__TASK ITEM__: Repeat what the lines below say, word for word, and skip every image.

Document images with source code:
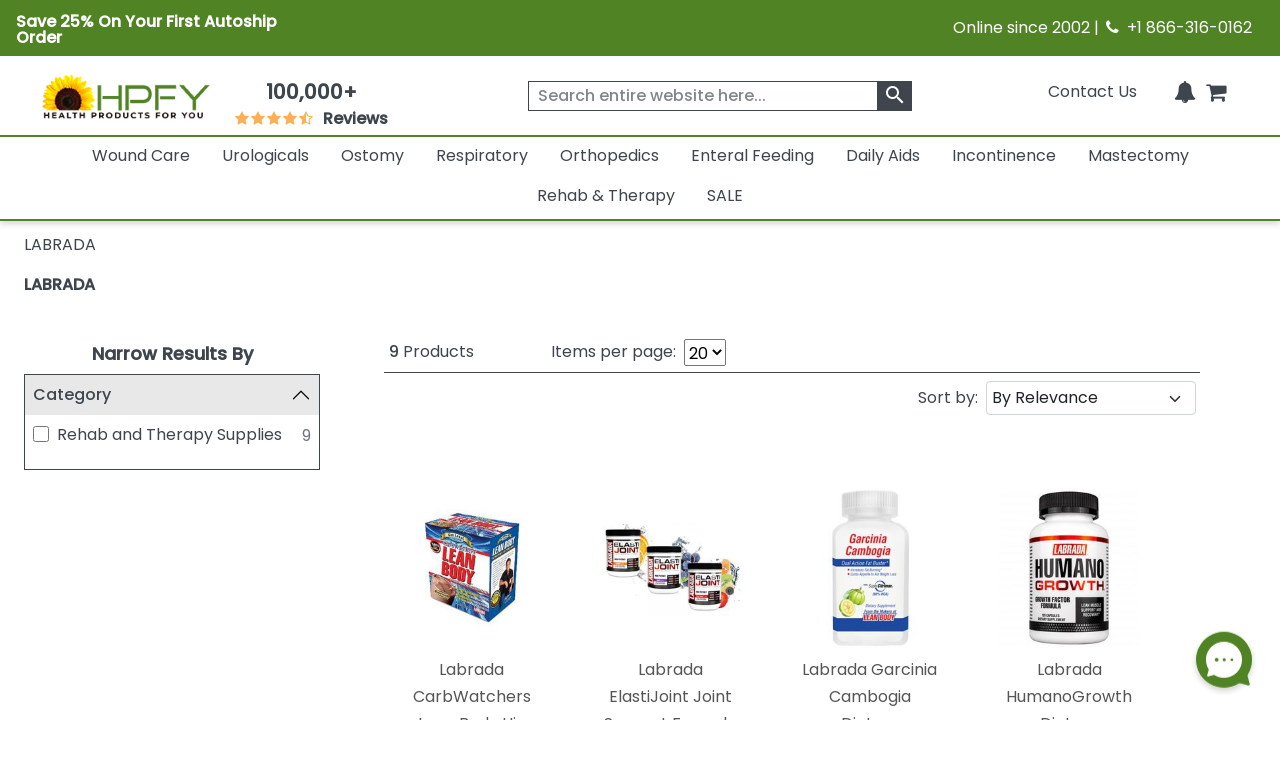

--- FILE ---
content_type: text/javascript
request_url: https://js.klevu.com/klevu-js-v1/klevu-js-api/klevu-156396293646810223.js?t=0
body_size: 1595
content:
var klevuLayoutVersion = '-1-1', klevu_filtersEnabled = true, klevu_filtersOnLeft = true, klevu_logoFreeSearch = true, klevu_fluidLayoutEnabled = true, klevu_showPopuralTerms = true, klevu_showPopularSearches = true, klevu_showRecentSerches = true, klevu_showPrices = true, klevu_showOutOfStock = true, klevu_categorySearchEnabled = true, klevu_layoutView = 'list', klevu_addToCartEnabled = true, klevu_showProductCode = true, klevu_multiSelectFilters = true;var klevu_userSearchDomain = 'eucs14.ksearchnet.com', klevu_userJavascriptDomain = 'js.klevu.com', klevu_userAnalyticsDomain = 'stats.ksearchnet.com', klevu_loadMapFile = true, klevu_showBannerAds = true, klevu_webStoreLanguage = 'en';var klevu_cmsEnabled = true, klevu_cmsApiKey = 'klevu-156396293646810223', klevu_cmsSearchDomain = 'eucs14.ksearchnet.com', klevu_cmsAnalyticsDomain = 'stats.ksearchnet.com', klevu_lookForDataInSameFeed=true;var klevu_layoutType = 'slim';var klevu_productsToShowInSlimLayout = 5;var klevu_isSearchActive = true;var klevu_showPriceSlider=true;var klevu_uc_userOptions = {noImageUrl :klevu_urlProtocol + klevu_javascriptDomain + '/klevu-js-v1/img-1-1/place-holder.jpg', showProductSwatches :false, showRolloverImage :false, enablePersonalisationInSearch :true, enablePersonalisationInCatNav :false, showRatingsOnSearchResultsLandingPage :true, showRatingsOnQuickSearches :true, showRatingsOnCategoryPage :true, showRatingsCountOnSearchResultsLandingPage :true, showRatingsCountOnQuickSearches :true, showRatingsCountOnCategoryPage :false, noResultsOptions : {"showPopularProducts":true,"productsHeading":"Trending Products","showPopularKeywords":true,"messages":[{"showForTerms":["{searchterm}"],"message":"Results for search:#"},{"showForTerms":null,"message":"We are sorry but your search <B>#<&#47;B> did not return any products. Please enter the complete Product Name &#47; Item No. &#47; Ref. No.<\/br>If you have a few variables you would like to search on, please try our <strong><a href=&#x22;&#47;FindForResult.htm&#x22;>Advanced Search<&#47;a><&#47;strong>.<\/br><\/br>We also handle special requests for products. Please call Customer Service TOLL FREE at 1-866-316-0162 or <a href=&#x22;mailto:support.live@healthproductsforyou.com&#x22;>EMAIL US<&#47;a> for further assistance."}],"banners":[]}, showSearchBoxOnLandingPage :false, showFiltersInMobile :true, showRecentlyViewedItems :true, showTrendingProductsCaption :'Trending Products', showTrendingProducts :true, showRecentlyViewedItemsCaption :'Recently Viewed',priceFormatter : {decimalPlaces :2, thousandSeparator :',', decimalSeparator :'.', currencySymbol :'$', appendCurrencyAtLast :false}, addToCartButton : 'Add to Cart', priceInterval :500};var klevu_abTestActive = false, klevu_apiDomain = 'api.ksearchnet.com';
var klevu_webstorePopularTerms=['Hydrocolloid Bandages', 'Nebulizer Machine', 'Foley Catheters', 'Colostomy Pouches', 'Gastrostomy Tubes'];
var klevu_popularProductsOfSite=[{"name": "Saunders Cervical Traction Device With Carrying Case","imageUrl":"https://i.healthproductsforyou.com/fullimage/270-X-270/s/4/saunders-cervical-traction-device-with-carrying-case-main-image1591-1649416636624-T.jpeg","url":"https://www.healthproductsforyou.com/p-saunders-cervical-traction.html","id":"52131-284829"},{"name": "UPWalker Walking Aid - Upright Walker","imageUrl":"https://i.healthproductsforyou.com/fullimage/270-X-270/3/r/30102020182upright-upwalker-T.png","url":"https://www.healthproductsforyou.com/p-the-upright-upwalker.html","id":"47945-267012"},{"name": "Strong Manufacturers Adjustable Aluminum Crutches","imageUrl":"https://i.healthproductsforyou.com/fullimage/270-X-270/s/4/strong-manufacturers-adjustable-aluminum-crutches-1648547609774-T.png","url":"https://www.healthproductsforyou.com/p-strong-manufacturers-adjustable-aluminum-crutches.html","id":"92943-424053"},{"name": "Push MetaGrip Thumb CMC Orthosis","imageUrl":"https://i.healthproductsforyou.com/fullimage/270-X-270/p/3/push-meta-copy-1750056231883-T.jpeg","url":"https://www.healthproductsforyou.com/p-Push-MetaGrip-Thumb-CMC-Orthosis.html","id":"40738-217055"},{"name": "Attends Premier Heavy Absorbency Overnight Bladder Control Pad","imageUrl":"https://i.healthproductsforyou.com/fullimage/270-X-270/p/8/premier-overnight-bladder-control-pad-1655209120448-T.jpeg","url":"https://www.healthproductsforyou.com/p-attends-premier-heavy-absorbency-overnight-bladder-control-pad.html","id":"97395-432745"},{"name": "Attends Premier Underpads - Overnight Absorbency","imageUrl":"https://i.healthproductsforyou.com/fullimage/270-X-270/2/d/2762019919attends-premier-underpad-T.png","url":"https://www.healthproductsforyou.com/p-attends-premier-underpad.html","id":"51661-315401"},{"name": "Attends Premier Underwear - Overnight Absorbency","imageUrl":"https://i.healthproductsforyou.com/fullimage/270-X-270/a/8/ali-uw30-1690951460308-T.jpeg","url":"https://www.healthproductsforyou.com/p-attends-premier-overnight-protection-underwear.html","id":"51663-308902"},{"name": "Attends Premier Briefs - Overnight Absorbency","imageUrl":"https://i.healthproductsforyou.com/fullimage/270-X-270/a/1/attends-premier-overnight-protection-brief-1-1713269288081-T.jpeg","url":"https://www.healthproductsforyou.com/p-attends-premier-overnight-protection-brief.html","id":"51662-308895"},{"name": "Roll-A-Ramp Mini Fold Powered Van Ramp System","imageUrl":"https://i.healthproductsforyou.com/fullimage/270-X-270/6/l/6920165113roll-a-ramp-powered-mini-fold-electric-mini-van-ramp-system-l-T.png","url":"https://www.healthproductsforyou.com/p-roll-a-ramp-powered-mini-fold-electric-mini-van-ramp-system.html","id":"19124-91230"},{"name": "Harmar AL065 Universal Inside-Outside Lift","imageUrl":"https://i.healthproductsforyou.com/fullimage/270-X-270/2/l/27820165542harmar-al065-micro-inside-outside-chair-and-scooter-lift-l-T.png","url":"https://www.healthproductsforyou.com/p-harmar-al065-micro-inside-outside-chair-and-scooter-lift.html","id":"1468"}];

__PROBLEM SOLUTION__:
--- FILE ---
content_type: text/javascript
request_url: https://js.klevu.com/klevu-js-v1/klevu-js-api/klevu-156396293646810223.js?t=0
body_size: 1595
content:
var klevuLayoutVersion = '-1-1', klevu_filtersEnabled = true, klevu_filtersOnLeft = true, klevu_logoFreeSearch = true, klevu_fluidLayoutEnabled = true, klevu_showPopuralTerms = true, klevu_showPopularSearches = true, klevu_showRecentSerches = true, klevu_showPrices = true, klevu_showOutOfStock = true, klevu_categorySearchEnabled = true, klevu_layoutView = 'list', klevu_addToCartEnabled = true, klevu_showProductCode = true, klevu_multiSelectFilters = true;var klevu_userSearchDomain = 'eucs14.ksearchnet.com', klevu_userJavascriptDomain = 'js.klevu.com', klevu_userAnalyticsDomain = 'stats.ksearchnet.com', klevu_loadMapFile = true, klevu_showBannerAds = true, klevu_webStoreLanguage = 'en';var klevu_cmsEnabled = true, klevu_cmsApiKey = 'klevu-156396293646810223', klevu_cmsSearchDomain = 'eucs14.ksearchnet.com', klevu_cmsAnalyticsDomain = 'stats.ksearchnet.com', klevu_lookForDataInSameFeed=true;var klevu_layoutType = 'slim';var klevu_productsToShowInSlimLayout = 5;var klevu_isSearchActive = true;var klevu_showPriceSlider=true;var klevu_uc_userOptions = {noImageUrl :klevu_urlProtocol + klevu_javascriptDomain + '/klevu-js-v1/img-1-1/place-holder.jpg', showProductSwatches :false, showRolloverImage :false, enablePersonalisationInSearch :true, enablePersonalisationInCatNav :false, showRatingsOnSearchResultsLandingPage :true, showRatingsOnQuickSearches :true, showRatingsOnCategoryPage :true, showRatingsCountOnSearchResultsLandingPage :true, showRatingsCountOnQuickSearches :true, showRatingsCountOnCategoryPage :false, noResultsOptions : {"showPopularProducts":true,"productsHeading":"Trending Products","showPopularKeywords":true,"messages":[{"showForTerms":["{searchterm}"],"message":"Results for search:#"},{"showForTerms":null,"message":"We are sorry but your search <B>#<&#47;B> did not return any products. Please enter the complete Product Name &#47; Item No. &#47; Ref. No.<\/br>If you have a few variables you would like to search on, please try our <strong><a href=&#x22;&#47;FindForResult.htm&#x22;>Advanced Search<&#47;a><&#47;strong>.<\/br><\/br>We also handle special requests for products. Please call Customer Service TOLL FREE at 1-866-316-0162 or <a href=&#x22;mailto:support.live@healthproductsforyou.com&#x22;>EMAIL US<&#47;a> for further assistance."}],"banners":[]}, showSearchBoxOnLandingPage :false, showFiltersInMobile :true, showRecentlyViewedItems :true, showTrendingProductsCaption :'Trending Products', showTrendingProducts :true, showRecentlyViewedItemsCaption :'Recently Viewed',priceFormatter : {decimalPlaces :2, thousandSeparator :',', decimalSeparator :'.', currencySymbol :'$', appendCurrencyAtLast :false}, addToCartButton : 'Add to Cart', priceInterval :500};var klevu_abTestActive = false, klevu_apiDomain = 'api.ksearchnet.com';
var klevu_webstorePopularTerms=['Hydrocolloid Bandages', 'Nebulizer Machine', 'Foley Catheters', 'Colostomy Pouches', 'Gastrostomy Tubes'];
var klevu_popularProductsOfSite=[{"name": "Saunders Cervical Traction Device With Carrying Case","imageUrl":"https://i.healthproductsforyou.com/fullimage/270-X-270/s/4/saunders-cervical-traction-device-with-carrying-case-main-image1591-1649416636624-T.jpeg","url":"https://www.healthproductsforyou.com/p-saunders-cervical-traction.html","id":"52131-284829"},{"name": "UPWalker Walking Aid - Upright Walker","imageUrl":"https://i.healthproductsforyou.com/fullimage/270-X-270/3/r/30102020182upright-upwalker-T.png","url":"https://www.healthproductsforyou.com/p-the-upright-upwalker.html","id":"47945-267012"},{"name": "Strong Manufacturers Adjustable Aluminum Crutches","imageUrl":"https://i.healthproductsforyou.com/fullimage/270-X-270/s/4/strong-manufacturers-adjustable-aluminum-crutches-1648547609774-T.png","url":"https://www.healthproductsforyou.com/p-strong-manufacturers-adjustable-aluminum-crutches.html","id":"92943-424053"},{"name": "Push MetaGrip Thumb CMC Orthosis","imageUrl":"https://i.healthproductsforyou.com/fullimage/270-X-270/p/3/push-meta-copy-1750056231883-T.jpeg","url":"https://www.healthproductsforyou.com/p-Push-MetaGrip-Thumb-CMC-Orthosis.html","id":"40738-217055"},{"name": "Attends Premier Heavy Absorbency Overnight Bladder Control Pad","imageUrl":"https://i.healthproductsforyou.com/fullimage/270-X-270/p/8/premier-overnight-bladder-control-pad-1655209120448-T.jpeg","url":"https://www.healthproductsforyou.com/p-attends-premier-heavy-absorbency-overnight-bladder-control-pad.html","id":"97395-432745"},{"name": "Attends Premier Underpads - Overnight Absorbency","imageUrl":"https://i.healthproductsforyou.com/fullimage/270-X-270/2/d/2762019919attends-premier-underpad-T.png","url":"https://www.healthproductsforyou.com/p-attends-premier-underpad.html","id":"51661-315401"},{"name": "Attends Premier Underwear - Overnight Absorbency","imageUrl":"https://i.healthproductsforyou.com/fullimage/270-X-270/a/8/ali-uw30-1690951460308-T.jpeg","url":"https://www.healthproductsforyou.com/p-attends-premier-overnight-protection-underwear.html","id":"51663-308902"},{"name": "Attends Premier Briefs - Overnight Absorbency","imageUrl":"https://i.healthproductsforyou.com/fullimage/270-X-270/a/1/attends-premier-overnight-protection-brief-1-1713269288081-T.jpeg","url":"https://www.healthproductsforyou.com/p-attends-premier-overnight-protection-brief.html","id":"51662-308895"},{"name": "Roll-A-Ramp Mini Fold Powered Van Ramp System","imageUrl":"https://i.healthproductsforyou.com/fullimage/270-X-270/6/l/6920165113roll-a-ramp-powered-mini-fold-electric-mini-van-ramp-system-l-T.png","url":"https://www.healthproductsforyou.com/p-roll-a-ramp-powered-mini-fold-electric-mini-van-ramp-system.html","id":"19124-91230"},{"name": "Harmar AL065 Universal Inside-Outside Lift","imageUrl":"https://i.healthproductsforyou.com/fullimage/270-X-270/2/l/27820165542harmar-al065-micro-inside-outside-chair-and-scooter-lift-l-T.png","url":"https://www.healthproductsforyou.com/p-harmar-al065-micro-inside-outside-chair-and-scooter-lift.html","id":"1468"}];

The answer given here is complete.